* What you will do: In your copy, include no images and return each entry exactly as written.

* Supplied data:
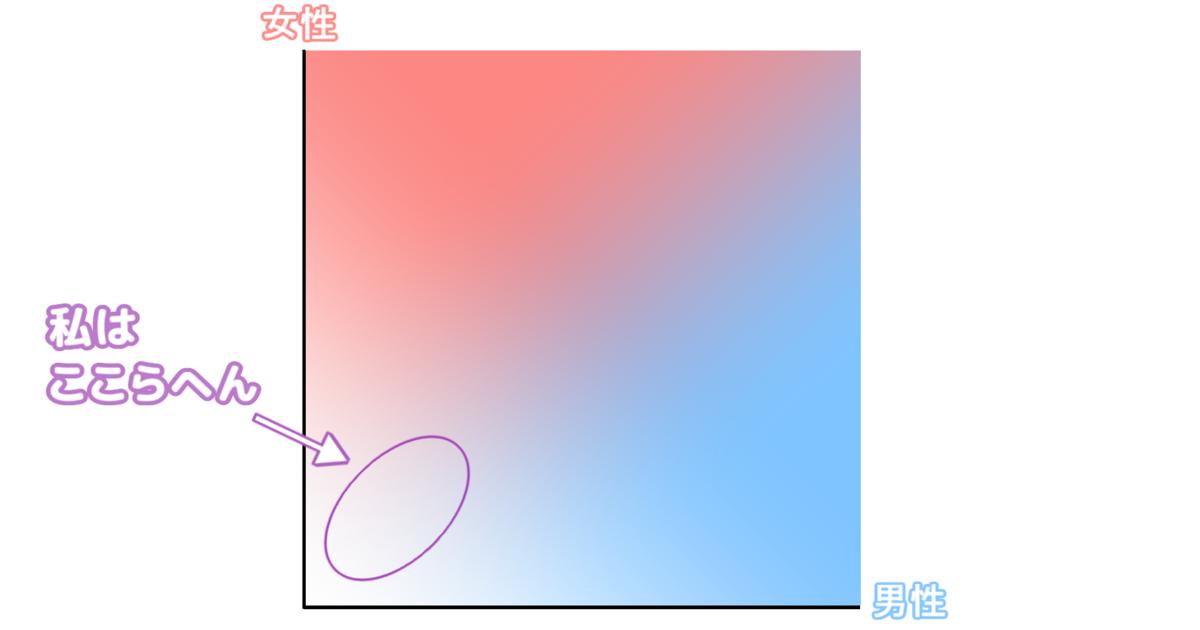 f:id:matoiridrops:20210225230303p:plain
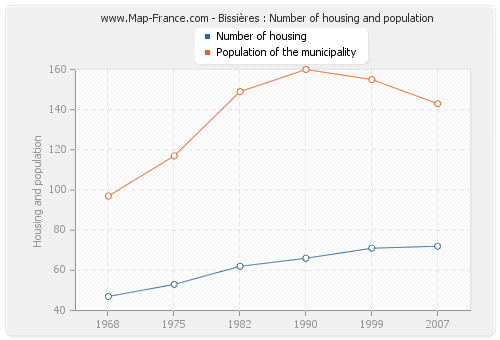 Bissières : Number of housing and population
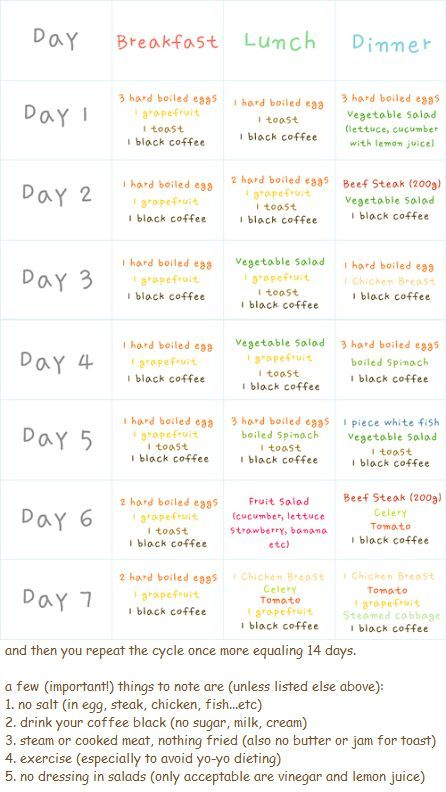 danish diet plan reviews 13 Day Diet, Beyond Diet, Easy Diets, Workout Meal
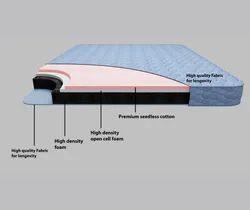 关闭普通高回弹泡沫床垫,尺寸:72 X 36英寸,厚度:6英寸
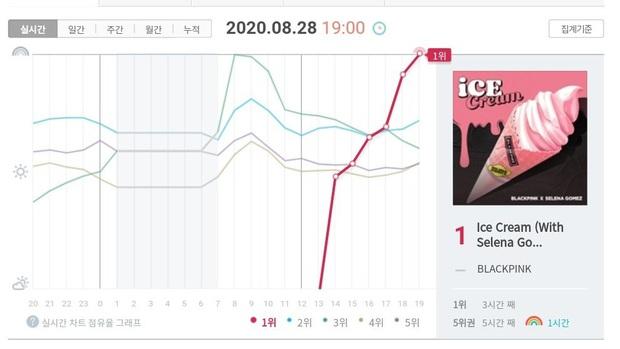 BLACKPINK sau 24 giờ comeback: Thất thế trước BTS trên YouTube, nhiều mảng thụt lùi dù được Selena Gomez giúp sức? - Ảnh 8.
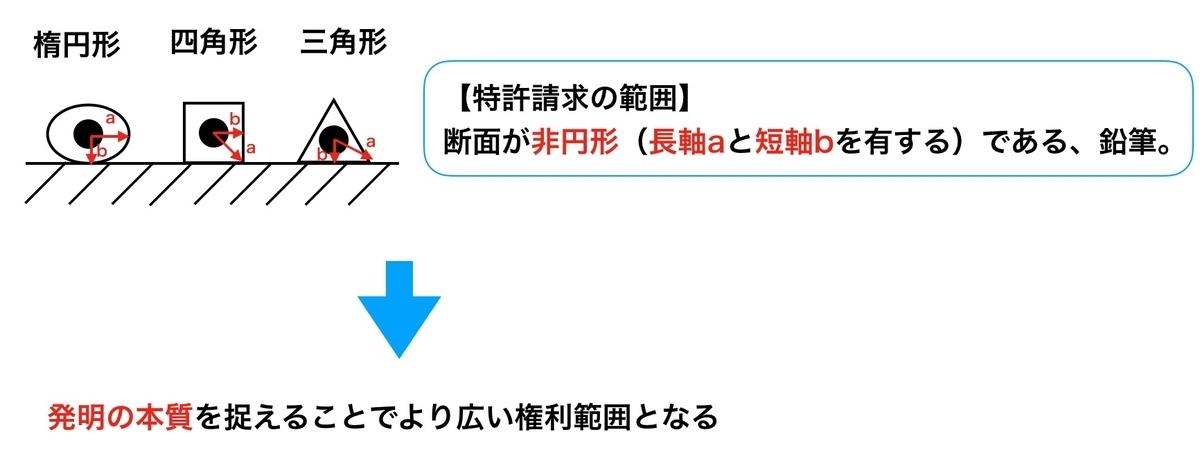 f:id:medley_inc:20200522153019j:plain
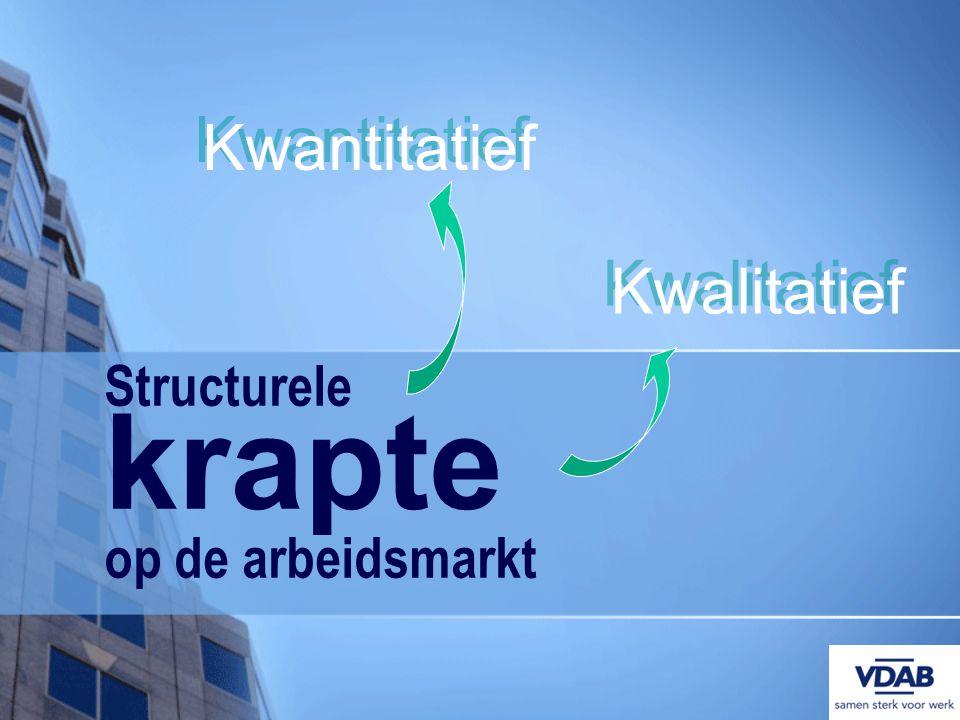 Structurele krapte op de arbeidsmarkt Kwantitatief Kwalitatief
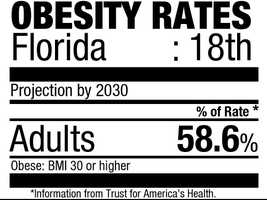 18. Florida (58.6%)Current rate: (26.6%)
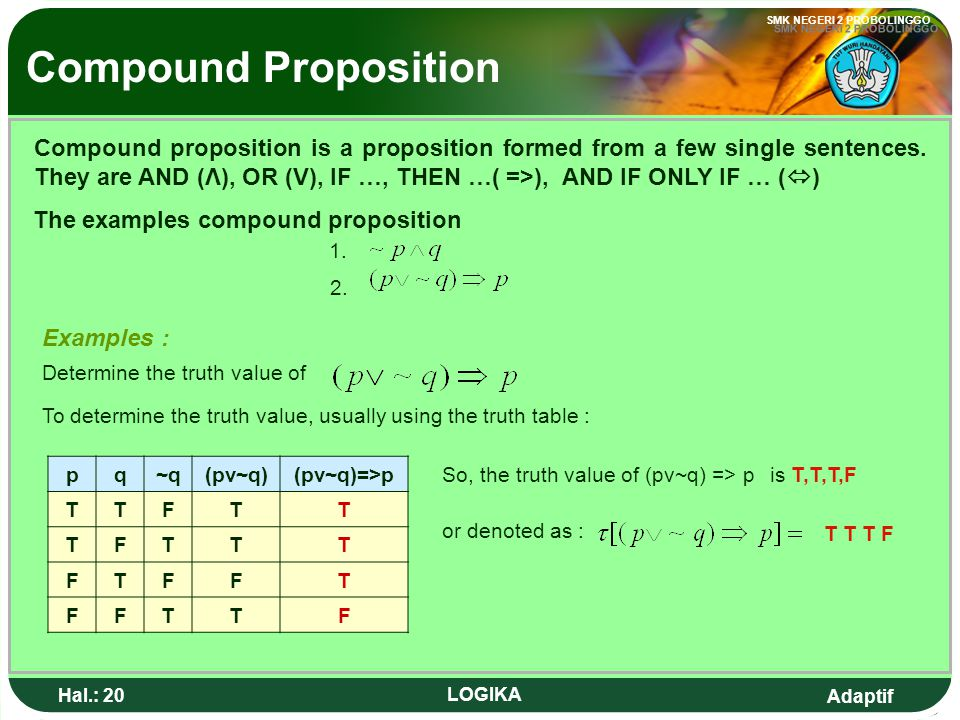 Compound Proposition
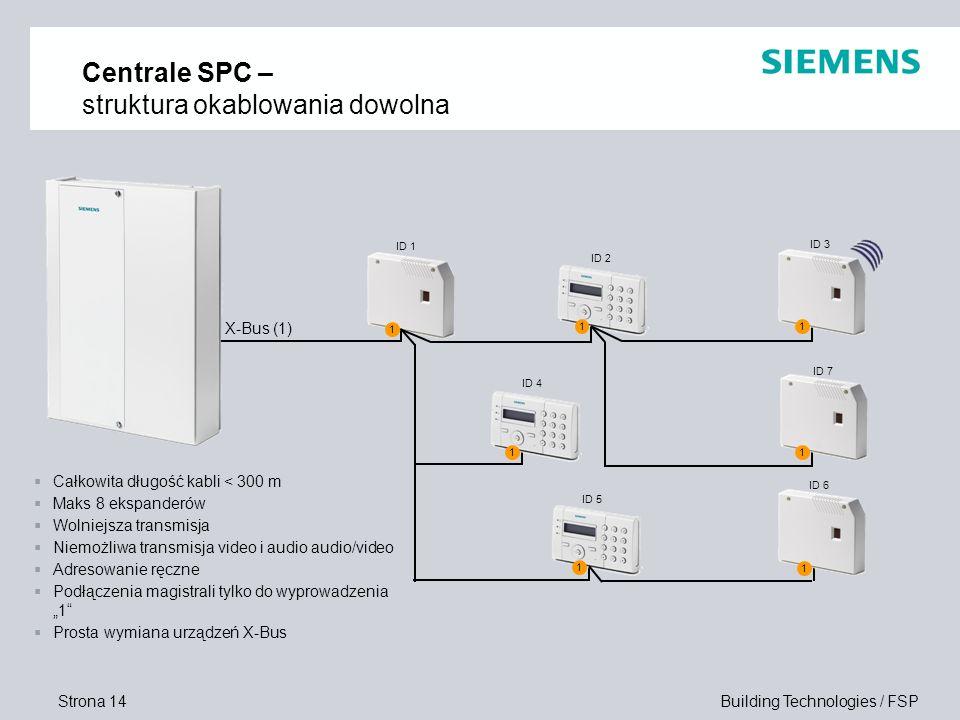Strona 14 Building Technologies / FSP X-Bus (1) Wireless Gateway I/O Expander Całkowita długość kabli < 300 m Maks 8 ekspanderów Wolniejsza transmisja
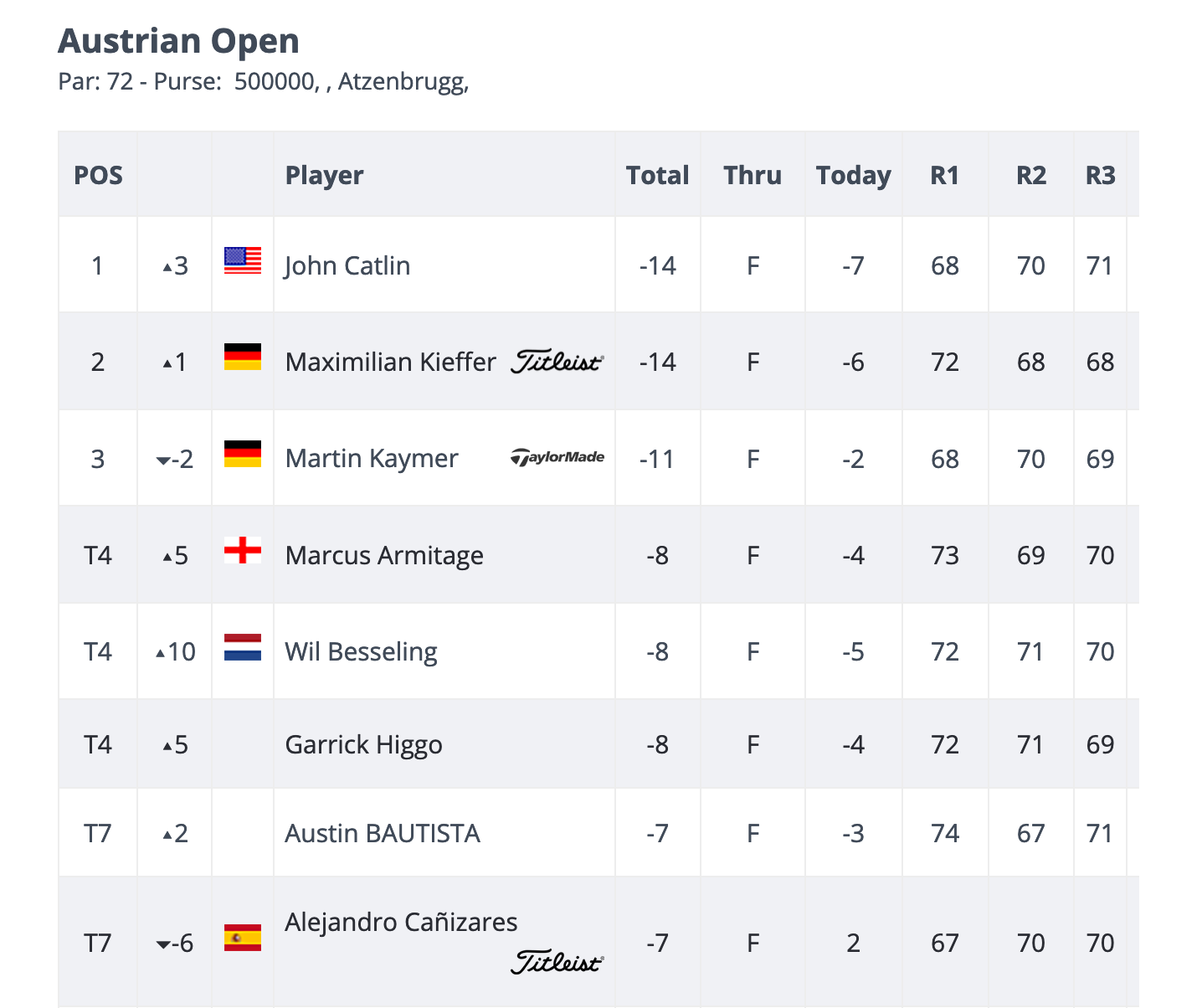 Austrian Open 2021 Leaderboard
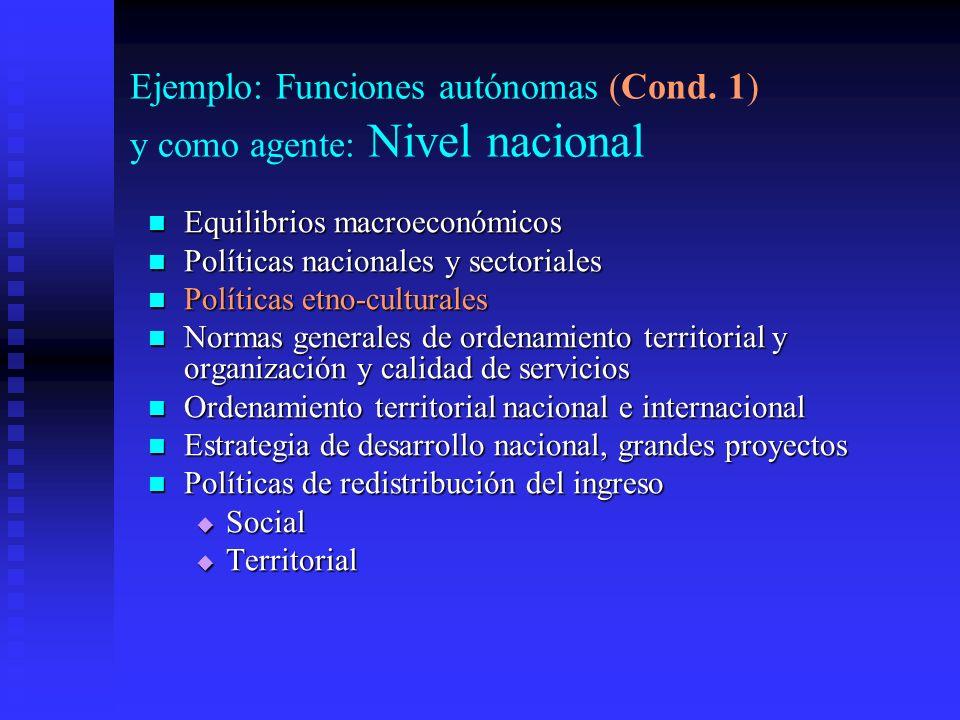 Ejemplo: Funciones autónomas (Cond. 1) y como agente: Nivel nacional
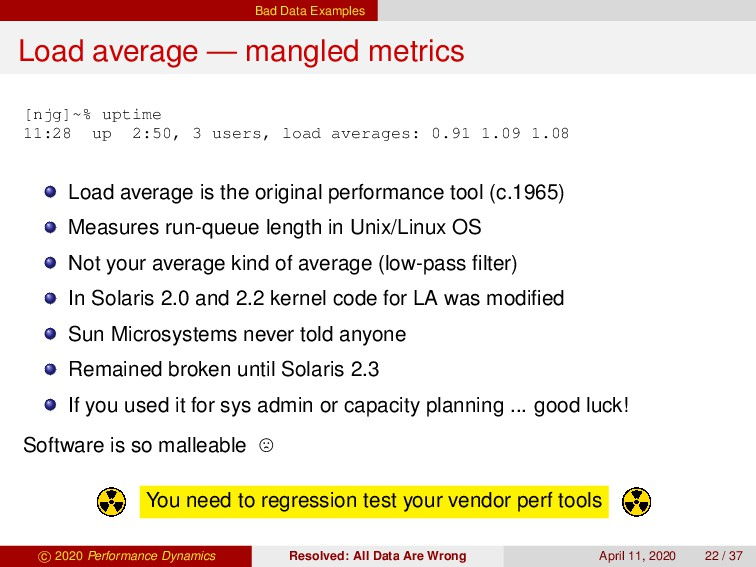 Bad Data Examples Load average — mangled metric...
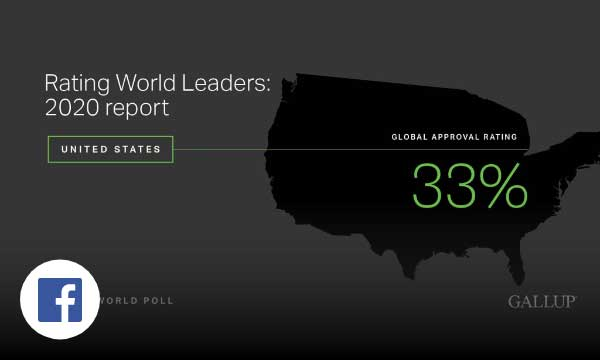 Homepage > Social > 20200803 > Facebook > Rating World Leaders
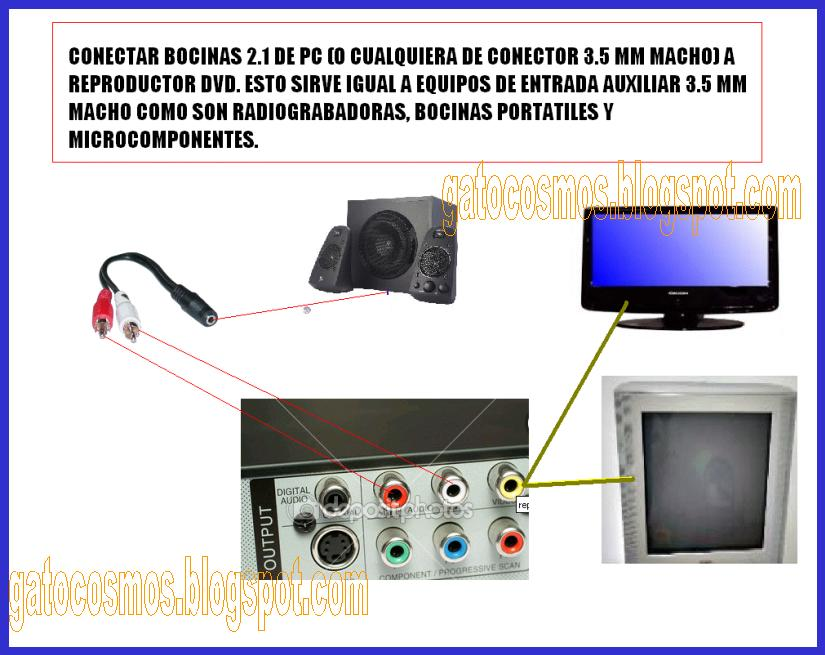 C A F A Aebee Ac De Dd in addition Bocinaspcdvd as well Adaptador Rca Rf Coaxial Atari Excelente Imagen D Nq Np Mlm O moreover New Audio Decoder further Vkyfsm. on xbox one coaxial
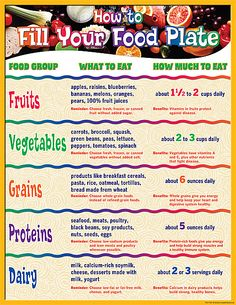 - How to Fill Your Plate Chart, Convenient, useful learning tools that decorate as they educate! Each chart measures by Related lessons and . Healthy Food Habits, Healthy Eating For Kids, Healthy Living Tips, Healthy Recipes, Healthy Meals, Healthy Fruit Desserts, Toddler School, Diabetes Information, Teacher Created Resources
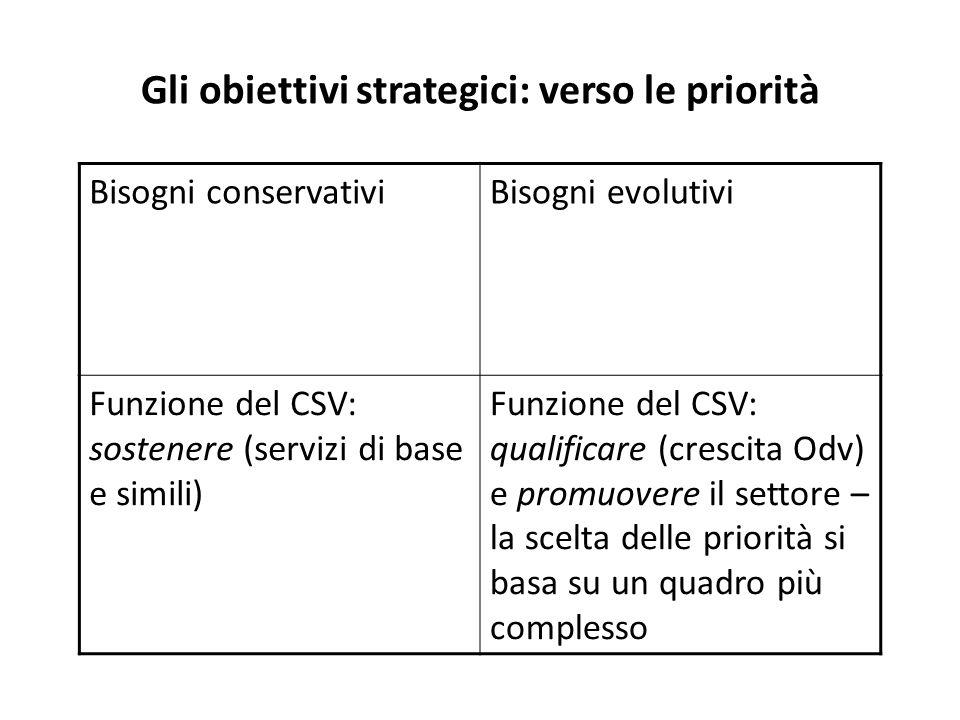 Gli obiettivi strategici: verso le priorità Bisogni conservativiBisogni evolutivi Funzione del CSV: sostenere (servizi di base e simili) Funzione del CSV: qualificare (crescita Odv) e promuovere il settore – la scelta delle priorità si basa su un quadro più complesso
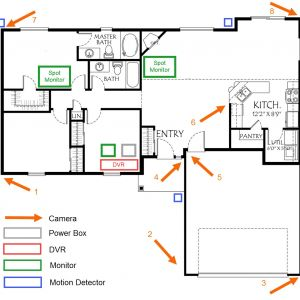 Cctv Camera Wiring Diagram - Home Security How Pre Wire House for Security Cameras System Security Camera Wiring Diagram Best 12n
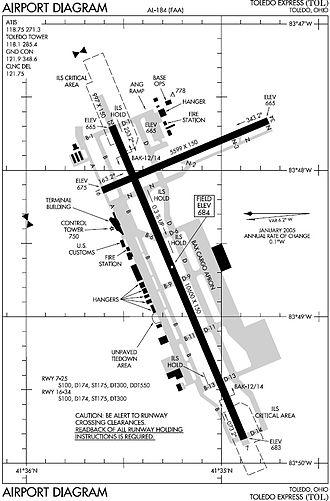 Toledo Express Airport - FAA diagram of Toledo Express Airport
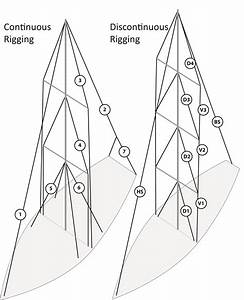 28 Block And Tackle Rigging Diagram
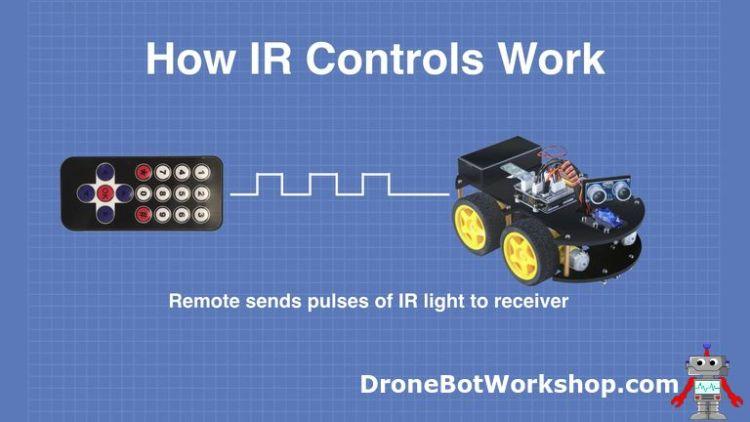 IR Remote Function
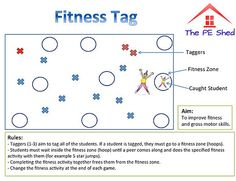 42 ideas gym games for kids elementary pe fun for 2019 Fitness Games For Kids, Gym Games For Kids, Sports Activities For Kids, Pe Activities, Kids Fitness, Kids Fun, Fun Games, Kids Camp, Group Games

* Result below:
 f:id:matoiridrops:20210225230303p:plain
 Bissières : Number of housing and population
 danish diet plan reviews 13 Day Diet, Beyond Diet, Easy Diets, Workout Meal
 关闭普通高回弹泡沫床垫,尺寸:72 X 36英寸,厚度:6英寸
 BLACKPINK sau 24 giờ comeback: Thất thế trước BTS trên YouTube, nhiều mảng thụt lùi dù được Selena Gomez giúp sức? - Ảnh 8.
 f:id:medley_inc:20200522153019j:plain
 Structurele krapte op de arbeidsmarkt Kwantitatief Kwalitatief
 18. Florida (58.6%)Current rate: (26.6%)
 Compound Proposition
Strona 14 Building Technologies / FSP X-Bus (1) Wireless Gateway I/O Expander Całkowita długość kabli < 300 m Maks 8 ekspanderów Wolniejsza transmisja
 Austrian Open 2021 Leaderboard
 Ejemplo: Funciones autónomas (Cond. 1) y como agente: Nivel nacional
 Bad Data Examples Load average — mangled metric...
 Homepage > Social > 20200803 > Facebook > Rating World Leaders
 C A F A Aebee Ac De Dd in addition Bocinaspcdvd as well Adaptador Rca Rf Coaxial Atari Excelente Imagen D Nq Np Mlm O moreover New Audio Decoder further Vkyfsm. on xbox one coaxial
 - How to Fill Your Plate Chart, Convenient, useful learning tools that decorate as they educate! Each chart measures by Related lessons and . Healthy Food Habits, Healthy Eating For Kids, Healthy Living Tips, Healthy Recipes, Healthy Meals, Healthy Fruit Desserts, Toddler School, Diabetes Information, Teacher Created Resources
 Gli obiettivi strategici: verso le priorità Bisogni conservativiBisogni evolutivi Funzione del CSV: sostenere (servizi di base e simili) Funzione del CSV: qualificare (crescita Odv) e promuovere il settore – la scelta delle priorità si basa su un quadro più complesso
 Cctv Camera Wiring Diagram - Home Security How Pre Wire House for Security Cameras System Security Camera Wiring Diagram Best 12n
 Toledo Express Airport - FAA diagram of Toledo Express Airport
 28 Block And Tackle Rigging Diagram
 IR Remote Function
 42 ideas gym games for kids elementary pe fun for 2019 Fitness Games For Kids, Gym Games For Kids, Sports Activities For Kids, Pe Activities, Kids Fitness, Kids Fun, Fun Games, Kids Camp, Group Games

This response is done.